FIX, Electronic Trading and Disaster Recovery

An often overlooked part of Electronic Trading implementations is the world of high availability/disaster recovery/business continuity.

Why? Simply put, because it's hard and expensive. Let's look at this more closely...

From first principles, a sell-side will anticipate making profit from the order flow received through a FIX connection. As such, keeping that FIX session reliably available (during normal trading hours ) to their client is a sensible move.

So, how can that be done?

Let's make some working assumptions:

the sell-side is running their market infrastructure in two locations - a production site and a disaster recovery/ business continuity site
the sell-side establishes FIX connections from their production site to their buy-side client production site
the buy-side has a production site and a disaster recover site
the logical connection between buy-side and sell-side is via a FIX network (such as Ullink, Fidessa, Autex, STN, FTN - many others are available)
the physical connection runs over a financial markets extranet (such as TNS, BT Radianz, Fixnetix - many others are available).

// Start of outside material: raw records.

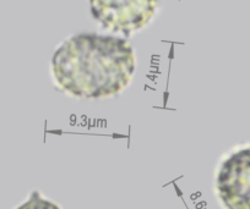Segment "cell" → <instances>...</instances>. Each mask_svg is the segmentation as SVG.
Segmentation results:
<instances>
[{"label": "cell", "instance_id": "1", "mask_svg": "<svg viewBox=\"0 0 250 209\" xmlns=\"http://www.w3.org/2000/svg\"><path fill=\"white\" fill-rule=\"evenodd\" d=\"M135 67V52L128 40L98 33L71 36L52 59V75L58 87L85 100L120 93L130 83Z\"/></svg>", "mask_w": 250, "mask_h": 209}, {"label": "cell", "instance_id": "2", "mask_svg": "<svg viewBox=\"0 0 250 209\" xmlns=\"http://www.w3.org/2000/svg\"><path fill=\"white\" fill-rule=\"evenodd\" d=\"M90 8L105 30L130 36L152 20L158 0H90Z\"/></svg>", "mask_w": 250, "mask_h": 209}, {"label": "cell", "instance_id": "3", "mask_svg": "<svg viewBox=\"0 0 250 209\" xmlns=\"http://www.w3.org/2000/svg\"><path fill=\"white\" fill-rule=\"evenodd\" d=\"M216 194L225 209H250V146L238 148L221 163Z\"/></svg>", "mask_w": 250, "mask_h": 209}, {"label": "cell", "instance_id": "4", "mask_svg": "<svg viewBox=\"0 0 250 209\" xmlns=\"http://www.w3.org/2000/svg\"><path fill=\"white\" fill-rule=\"evenodd\" d=\"M16 209H62L54 202L44 198L41 196L38 192H33L30 196V198L26 199L22 204L18 207Z\"/></svg>", "mask_w": 250, "mask_h": 209}]
</instances>
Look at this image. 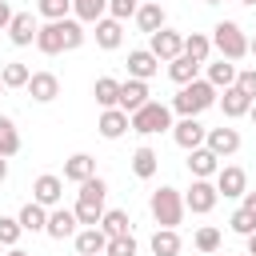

A simple model of this would be a four-way connectivity model -

sell-side production to buy-side production
sell-side DR/BCP to buy-side production
sell-side production to buy-side DR/BCP
sell-side DR/BCP to buy-side DR/BCP

This gives redundancy of trading infrastructure at both buy-side and sell-side.

Right, so we are done?

No...

Let's start with what has been missed. Lets's look for single points of failure.

The FIX network.

In various consulting engagements over the years I have seen every major application level FIX network suffer failure. Typically alongside poor communication of expected time to recovery, root-cause-analysis and remediation strategy. So, in order to avoid that issue - do we need to move from a four-way model of connections as listed above to an eight way model?

Physical infrastructure provider

If all equipment is racked in industrial strength data centres, then one may expect a high level of quality. But should a firm use two providers, again to avoid single point of failure. In this case, perhaps we can retain the four-way model and just use one provider for production and one for DR/BCP.

Physical connectivity providers

[This is a huge topic that merits a whole series of posts on it's own, but for now we'll fit it in here]

If the physical connectivity in the four-way model is provided by one firm, then that's a single point of failure as well. Adding a second provider may help, but behind the scenes many of the physical connectivity providers actually buy bandwidth from the same companies that actually dig up roads and lay fibre. So, diversity of extranet provider may be harder than it looks on the surface. Once you start looking for diverse routes of long haul fibre you can swiftly realise that this is a much bigger topic than a first glance. Again, does this mean moving from four-way to eight-way?

Application level issues

Simple example: a sell-side production trading infrastructure fails-over to the DR/BCP site. The DR/BCP site needs to re-establish connectivity. In order to do this elegantly (and not via the problematic brute-force approach of re-sending everything) the sell-side DR/BCP site needs to know the last FIX sequence numbers that have been processed inbound and outbound. Hence there is a fifth leg to add to the four-way model above:

sell-side production to buy-side production
sell-side DR/BCP to buy-side production
sell-side production to buy-side DR/BCP
sell-side DR/BCP to buy-side DR/BCP
sell-side production to sell-side DR/BCP

So, what does this mean?

Simply put - this issue boils down to a few key points:

Money
Time (and money) spent engineering
Time (and money) spent in testing the failover model for reliability (if your failover fails, you enter a world of pain, rather like BA did)
"War-Gaming" - brainstorming how failures can occur
Money spent on preventative maintenance
Hiring and retaining resourcing production support personnel who can improvise in the line of fire.

For ultimate reliability the $ cost is extremely high.

For no reliability the $ cost is low but there is reputational risk which has a different associated cost.

In summary, there is no simple way to offer real-world DR/BCP for FIX. You have to work out the financial impacts and constraints and reverse from there to the valid solution domain. Then pick what you think your firm can afford and what your clients will accept in failure.